Usage : Immich / Docker
Immich et Docker tournent sur le Synology DS124, mais avec des contraintes à anticiper. Le Realtek RTD1619B gère les tâches de base — synchronisation, affichage, accès mobile — mais l’indexation massive, la reconnaissance faciale sur de grandes bibliothèques et les traitements vidéo sollicitent fortement les ressources. Avec 1 Go de RAM de base, la cohabitation de plusieurs conteneurs peut créer des ralentissements. Une extension mémoire vers 1 Go améliore significativement la situation. Avec cette upgrade, Immich devient utilisable au quotidien, même si les traitements lourds restent lents. Sans upgrade, mieux vaut limiter les services actifs en parallèle. Pour un auto-hébergement Docker intensif avec plusieurs services simultanés, un modèle avec plus de RAM de base sera plus confortable dès le départ.

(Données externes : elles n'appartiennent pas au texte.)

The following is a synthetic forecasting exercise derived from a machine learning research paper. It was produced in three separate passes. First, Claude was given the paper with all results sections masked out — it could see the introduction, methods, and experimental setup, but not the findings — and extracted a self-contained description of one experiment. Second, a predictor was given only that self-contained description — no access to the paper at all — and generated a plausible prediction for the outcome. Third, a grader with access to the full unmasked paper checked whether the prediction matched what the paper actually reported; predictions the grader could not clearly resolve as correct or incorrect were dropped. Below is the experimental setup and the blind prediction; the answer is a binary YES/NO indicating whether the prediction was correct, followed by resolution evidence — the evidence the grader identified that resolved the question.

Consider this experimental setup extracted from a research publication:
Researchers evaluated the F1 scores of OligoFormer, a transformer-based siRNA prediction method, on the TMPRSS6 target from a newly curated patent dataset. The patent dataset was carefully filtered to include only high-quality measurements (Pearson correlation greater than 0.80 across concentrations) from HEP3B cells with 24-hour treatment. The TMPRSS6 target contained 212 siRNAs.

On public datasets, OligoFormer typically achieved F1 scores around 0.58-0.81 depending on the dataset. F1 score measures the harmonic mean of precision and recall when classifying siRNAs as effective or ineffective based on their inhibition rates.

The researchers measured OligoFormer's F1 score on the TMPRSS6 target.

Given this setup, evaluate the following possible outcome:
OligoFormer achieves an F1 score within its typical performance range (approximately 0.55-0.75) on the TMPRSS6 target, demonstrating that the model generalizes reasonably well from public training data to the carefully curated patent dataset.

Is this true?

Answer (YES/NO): NO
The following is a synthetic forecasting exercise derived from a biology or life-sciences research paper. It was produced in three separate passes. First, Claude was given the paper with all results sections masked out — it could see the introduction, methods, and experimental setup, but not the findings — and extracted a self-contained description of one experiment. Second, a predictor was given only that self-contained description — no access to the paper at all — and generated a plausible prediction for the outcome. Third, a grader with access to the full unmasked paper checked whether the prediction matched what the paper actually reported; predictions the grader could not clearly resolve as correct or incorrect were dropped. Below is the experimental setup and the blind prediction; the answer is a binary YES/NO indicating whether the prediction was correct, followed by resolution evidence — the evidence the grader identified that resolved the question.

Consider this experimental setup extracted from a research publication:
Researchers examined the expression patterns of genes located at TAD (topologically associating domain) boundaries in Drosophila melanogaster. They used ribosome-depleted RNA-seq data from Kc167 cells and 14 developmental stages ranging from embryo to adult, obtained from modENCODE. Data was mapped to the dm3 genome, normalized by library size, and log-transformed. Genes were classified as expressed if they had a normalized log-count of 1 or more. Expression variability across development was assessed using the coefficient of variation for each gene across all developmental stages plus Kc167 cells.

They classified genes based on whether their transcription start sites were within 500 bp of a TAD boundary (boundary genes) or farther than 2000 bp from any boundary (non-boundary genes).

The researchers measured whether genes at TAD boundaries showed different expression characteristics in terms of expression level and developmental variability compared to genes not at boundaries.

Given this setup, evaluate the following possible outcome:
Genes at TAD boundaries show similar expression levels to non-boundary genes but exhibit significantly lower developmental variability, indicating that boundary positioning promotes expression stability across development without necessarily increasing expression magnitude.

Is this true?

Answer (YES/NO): NO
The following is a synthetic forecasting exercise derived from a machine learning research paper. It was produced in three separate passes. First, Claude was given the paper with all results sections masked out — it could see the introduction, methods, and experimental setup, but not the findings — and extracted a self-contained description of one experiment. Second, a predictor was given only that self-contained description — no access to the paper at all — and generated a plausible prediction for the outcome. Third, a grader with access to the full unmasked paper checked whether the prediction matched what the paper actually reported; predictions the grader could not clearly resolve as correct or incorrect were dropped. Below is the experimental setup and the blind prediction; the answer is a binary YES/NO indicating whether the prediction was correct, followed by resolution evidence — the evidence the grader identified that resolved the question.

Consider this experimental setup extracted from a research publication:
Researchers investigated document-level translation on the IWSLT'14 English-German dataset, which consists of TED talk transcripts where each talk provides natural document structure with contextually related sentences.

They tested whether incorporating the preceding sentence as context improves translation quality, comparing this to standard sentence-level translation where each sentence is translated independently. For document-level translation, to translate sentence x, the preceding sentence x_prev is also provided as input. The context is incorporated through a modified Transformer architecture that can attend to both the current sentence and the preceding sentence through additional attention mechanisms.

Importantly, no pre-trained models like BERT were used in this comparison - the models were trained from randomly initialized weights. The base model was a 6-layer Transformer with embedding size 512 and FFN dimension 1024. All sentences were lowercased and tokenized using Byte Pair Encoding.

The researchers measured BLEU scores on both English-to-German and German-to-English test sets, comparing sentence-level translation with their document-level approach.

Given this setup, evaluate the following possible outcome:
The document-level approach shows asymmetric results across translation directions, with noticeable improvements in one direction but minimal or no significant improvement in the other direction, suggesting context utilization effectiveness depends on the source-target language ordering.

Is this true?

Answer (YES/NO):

Fiche technique · l'essentiel
| Processeur | Realtek RTD1619B |
| RAM de base | 1 Go |
| Baies disques | 1 |
| Réseau | 1GbE |
| Prix indicatif | 175 € |
Ce qu'il faut prévoir en plus
- Disques durs NAS compatibles (WD Red Plus ou Seagate IronWolf) pour la fiabilité 24/7.
- Câble réseau RJ45 Cat6 pour des débits stables et prévisibles.
- Onduleur recommandé si vos données sont importantes, pour éviter les arrêts brutaux.
- RAM supplémentaire à prévoir si Docker/Immich fait partie des usages cibles.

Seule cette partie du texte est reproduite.